How good is Gabriel Medina in France? Practically unbeatable.
With three victories to his credit, he's made the final of the Quiksilver Pro France five times in the last seven years. He has an astounding 80.5% winning percentage at Hossegor, winning 33 of 41 heats over the course of his career. He's never finished outside of the quarterfinals.
That should make World No. 1 Filipe Toledo very nervous. Ahead on the leaderboard by 4,100 points, Medina's right there in his rearview mirror. Consider that the difference in points between finishing first and second is 2,200 points.
That's not to say Filipe has been surfing poorly. Hardly. A second-place finish at the Surf Ranch Pro and a third at the Tahiti Pro have kept him in the Jeep Leader Jersey.
"I think the strategy is to always stay ahead of everyone, but the second half of the year the world title race sort of takes shape with the top five, you just have to keep doing better and staying ahead with your results," said Toledo at the Quiksilver Pro press conference. "I'm in a really good position right now and really happy to be here."
Nevertheless, coming off of back-to-back wins, Medina's surfing with ice in his veins and keeping pace is going to be Toledo's challenge from here on out.
"Throughout the season I start building up my rhythm so by the time we get to the back half of the season everything seems to click in and the results appear," Medina told the WSL last week.

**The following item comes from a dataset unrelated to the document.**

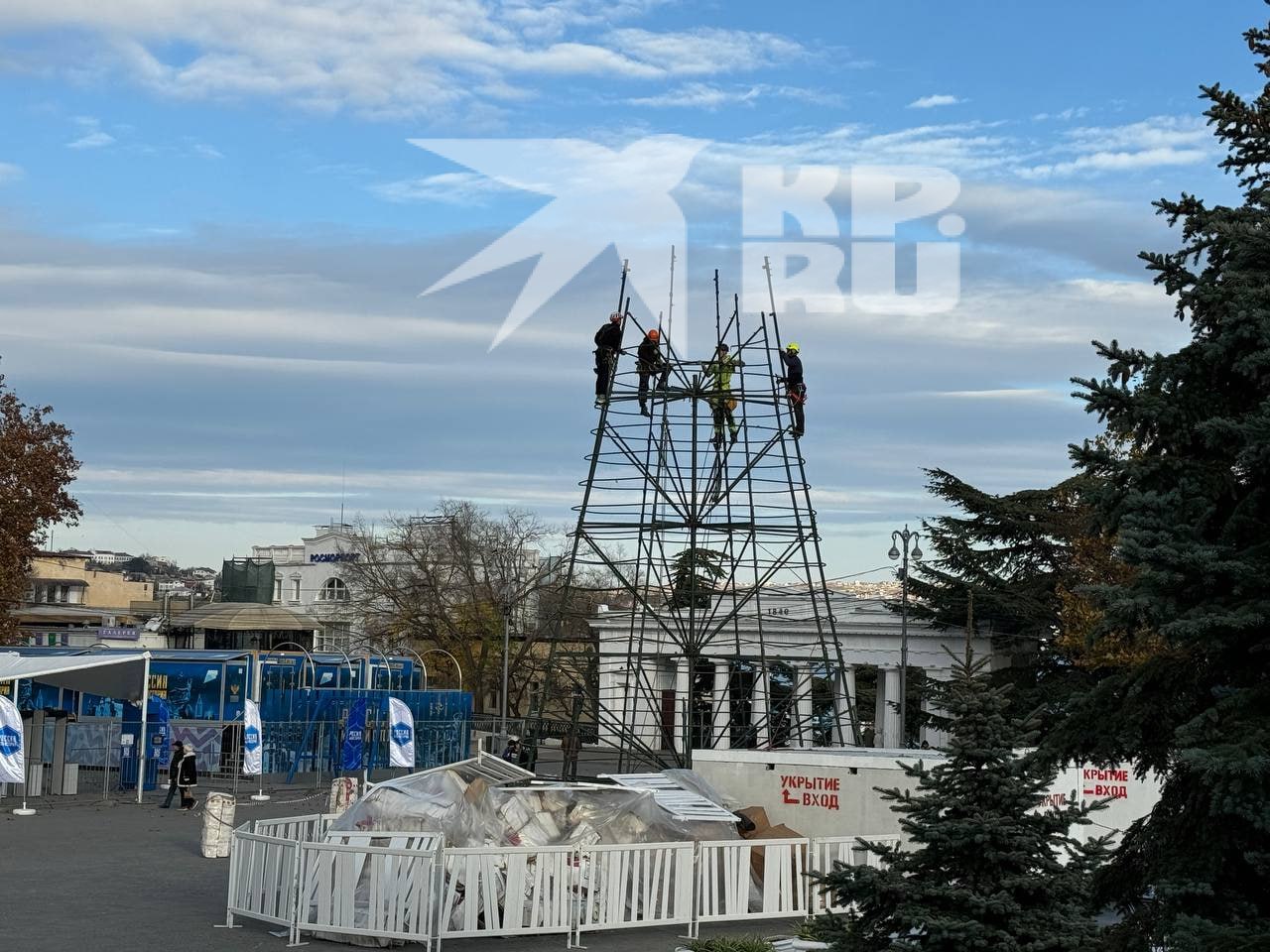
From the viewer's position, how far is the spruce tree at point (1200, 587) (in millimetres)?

Even more cause for concern, last year Medina won both the Quiksilver Pro France and the MEO Rip Curl Pro Portugal, while Toledo lost in the second round of both contests. Toledo's record in Europe is spotty. He won the Moche Rip Curl Pro Portugal in 2015 and finished third at the Quiksilver Pro France in 2013, his rookie year on tour. Other than that, he's never finished higher than fifth in either contest.

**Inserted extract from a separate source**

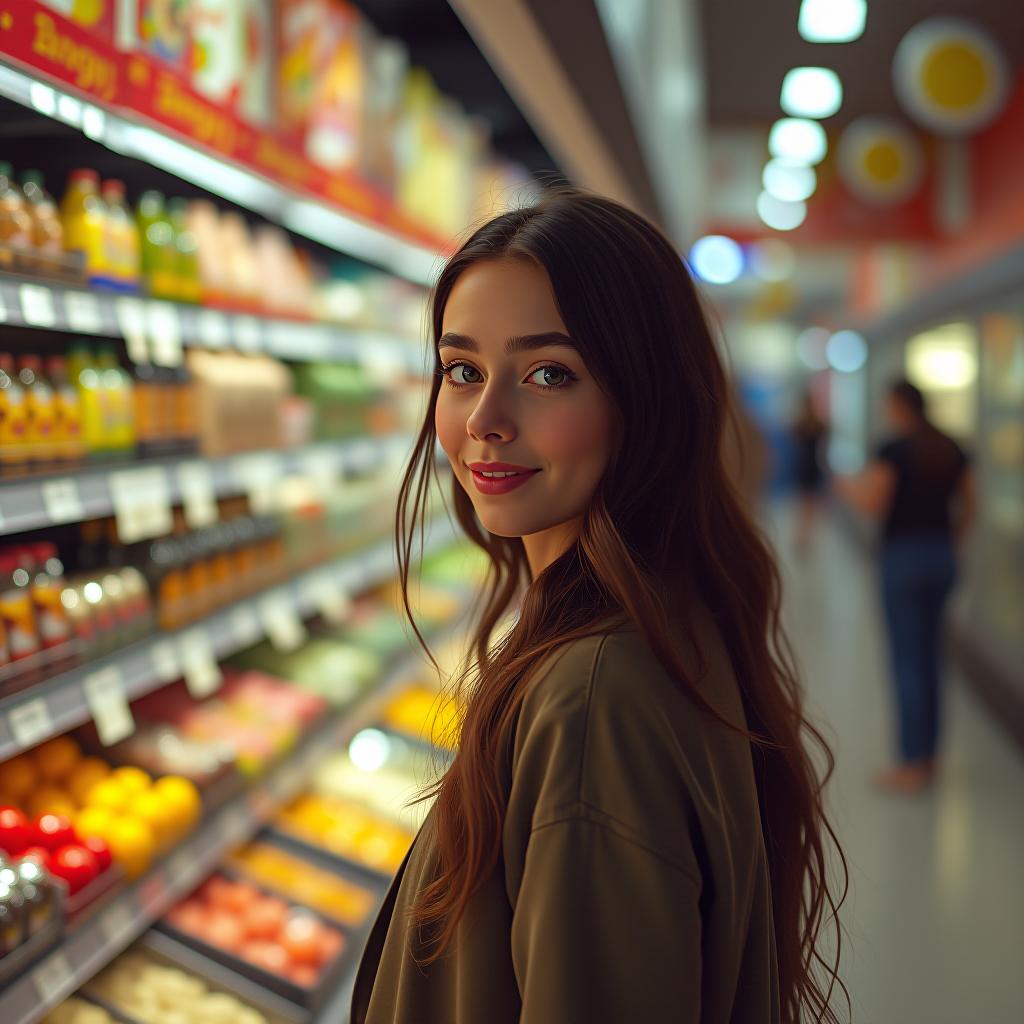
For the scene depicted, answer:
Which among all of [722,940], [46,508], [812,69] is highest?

Meanwhile, Medina's worst-ever result in France is a fifth. He's struggled a little more in Portugal. In 2012, he finished runner-up to Julian Wilson at Supertubos, but his winning percentage there is only a hair over 60% and he's posted a handful of 13th and 25th place finishes.
In terms of mind surfing, Medina's confidence and affinity for Hossegor's beachbreaks gives him the advantage over Toledo, but the second stop of the European leg could potentially be an equalizer.

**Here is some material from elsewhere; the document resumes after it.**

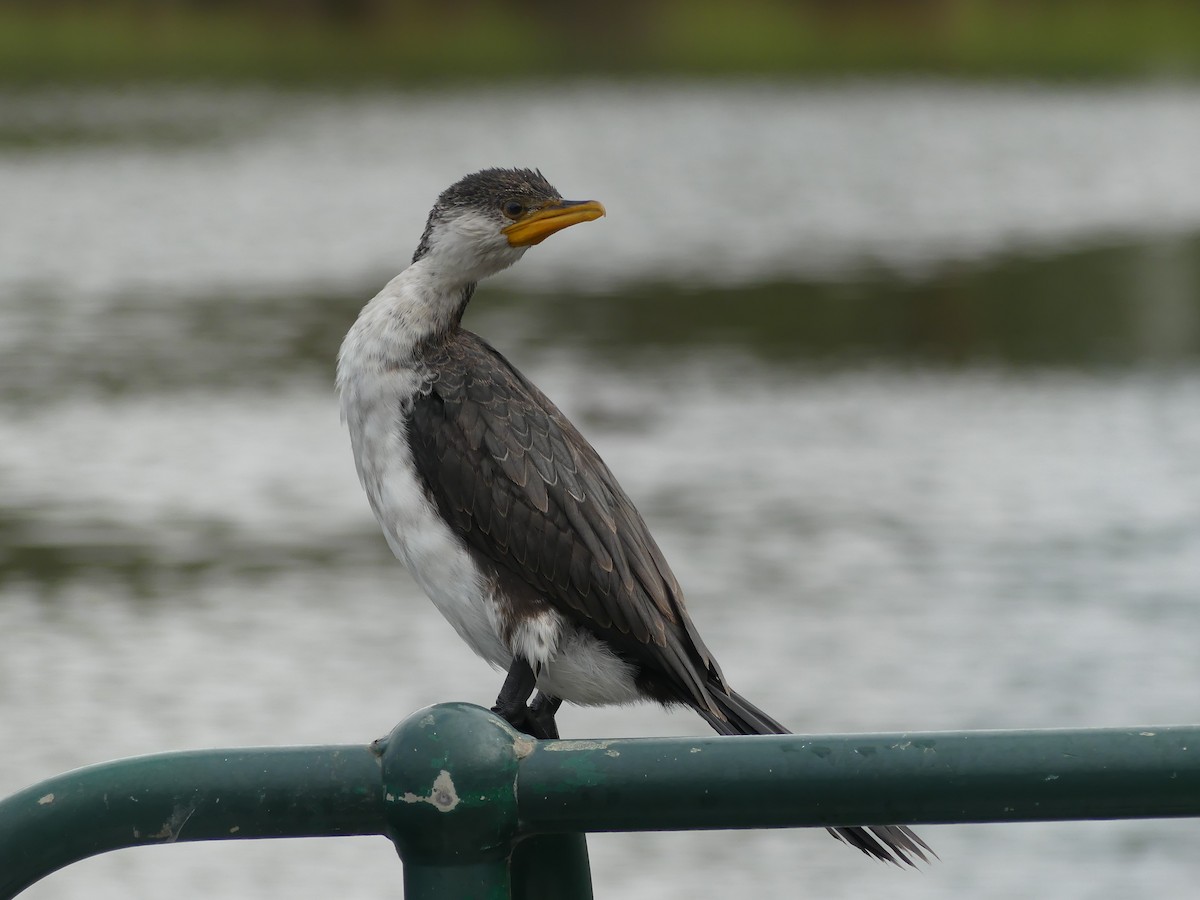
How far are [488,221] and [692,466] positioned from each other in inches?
338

The only statistic in Toledo's favor is drawn from history, as the probability of Medina winning the next contest is slim.
The last time a surfer won three CT contests in a row on the Championship Tour was Kelly Slater back in 1996. Other than that, over the course of the history of the tour Tom Curren in '90 and Dave Macauley in '89 are the only other two surfers to hit the trifecta. Tom Carroll is the only male surfer to win four events in a row in '83.
Since 2003, only Medina, Mick Fanning and Andy Irons have three or more contest wins in a single season (Fanning has four). Both Medina and Toledo have two wins in 2018, so that's another historical component to keep an eye on. Medina and Toledo are going to have to rise to historic levels to stay in the race.
"I've been surfing in France for many years now and it's the type of wave a really enjoy surfing at so eventually I became super comfortable surfing it," said Medina. "I always look forward to France and I'll do everything I can to keep up my good results there this year."
The risk in all of this for both Medina and Toledo is that poor results in Europe typically prove to be disastrous for world title campaigns.
Look no further than Matt Wilkinson in 2016. He started the year with two convincing victories at Snapper and Bells and led the title race for the first half of the year. But three 13ths and two 25ths in the last five events of the year snuffed out his chances. By the time he left Portgual it was all but over, and if he doesn't reverse course this year he it could signal the end of his time on tour.
The last few contests of the CT are where titles are won and lost. Medina already has a 9th and 13th that he has to throw away from his tally this year. Toledo's in better shape with only one 13th-place throwaway. That gives him a little margin for error, while Medina has to surf lights out in the next three contests.
It's game on from here until somebody hoists the world title cup. Get ready.